Work request :: Each line from the one containing "Large pacific gull" to the end of the data must be copied exactly, the first and last included; no other lines and no pictures belong in the copy.

Data for processing ::
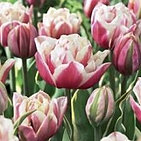 tulip top lips.jpg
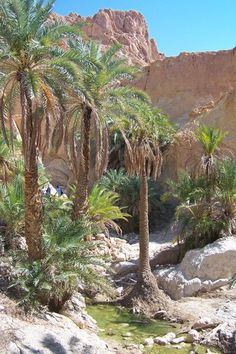 Oasis Chebika, Tunisia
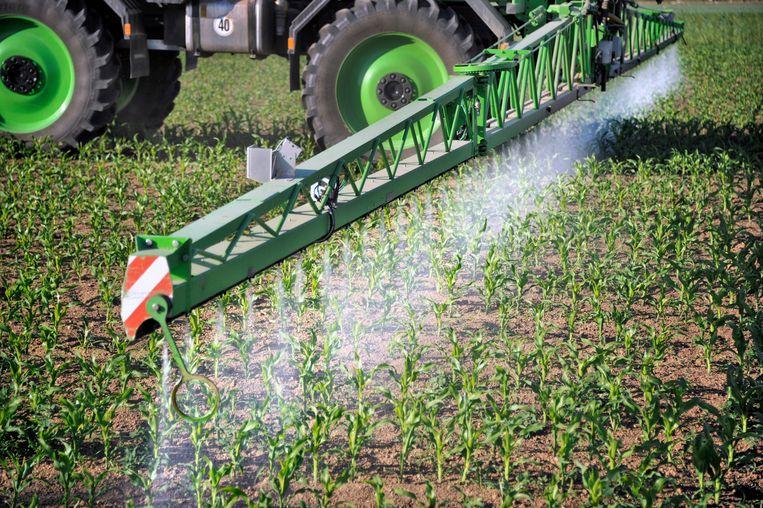 Vooral pesticiden en plastics staan te boek als producten die hormoonverstorende stoffen bevatten. Beeld Hollandse Hoogte / Flip Franssen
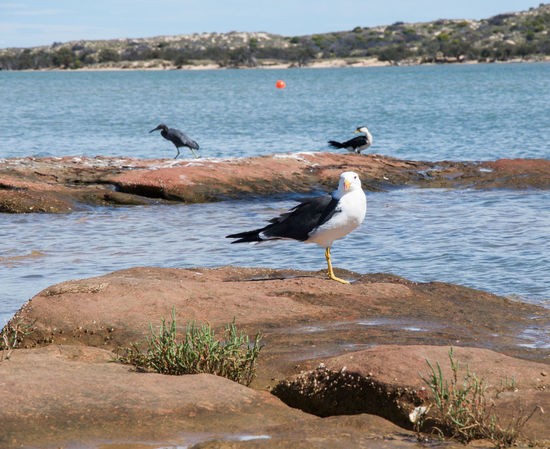 Large pacific gull looking intensely with pacific reef heron and pied cormorant in the background on the sandstone in the Murchison River in Kalbarri, Western Australia. Animal Wildlife Animals In The Wild Avian Beach Bird Coastal Cormorant  Geology Gull Heron Kalbarri Murchison River Outdoors Pacific Pied Cormorant Reef Remote River Riverbank Sandstone Sea Three Water Western Autsralia Wildlife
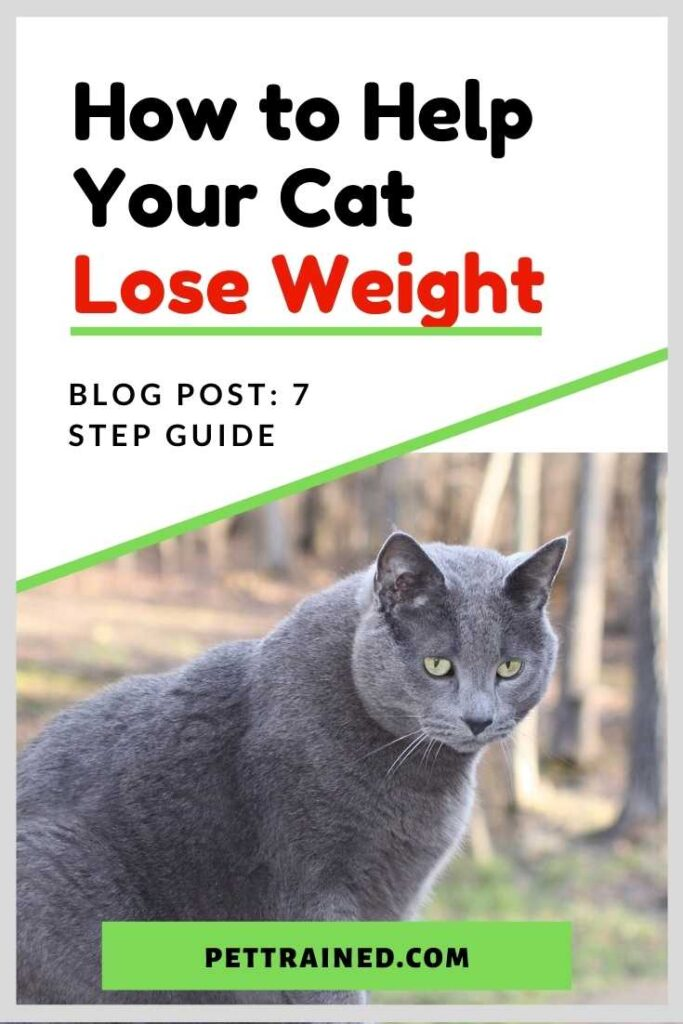 How to Help Your Cat Lose Weight in seven steps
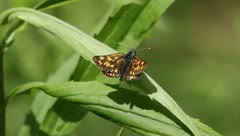 Chequered Skipper (Carterocephalus Palaemon) Stock Footage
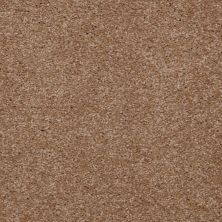 Shaw Floors Town Creek II Ash Blonde 00701_52S30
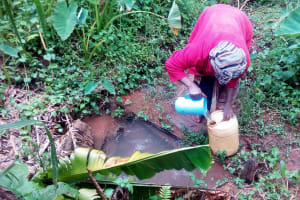 The Water Project: Koitabut Community, Henry Kichwen Spring -  Fetching Water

Response ::
 Large pacific gull looking intensely with pacific reef heron and pied cormorant in the background on the sandstone in the Murchison River in Kalbarri, Western Australia. Animal Wildlife Animals In The Wild Avian Beach Bird Coastal Cormorant  Geology Gull Heron Kalbarri Murchison River Outdoors Pacific Pied Cormorant Reef Remote River Riverbank Sandstone Sea Three Water Western Autsralia Wildlife
 How to Help Your Cat Lose Weight in seven steps
 Chequered Skipper (Carterocephalus Palaemon) Stock Footage
 Shaw Floors Town Creek II Ash Blonde 00701_52S30
 The Water Project: Koitabut Community, Henry Kichwen Spring -  Fetching Water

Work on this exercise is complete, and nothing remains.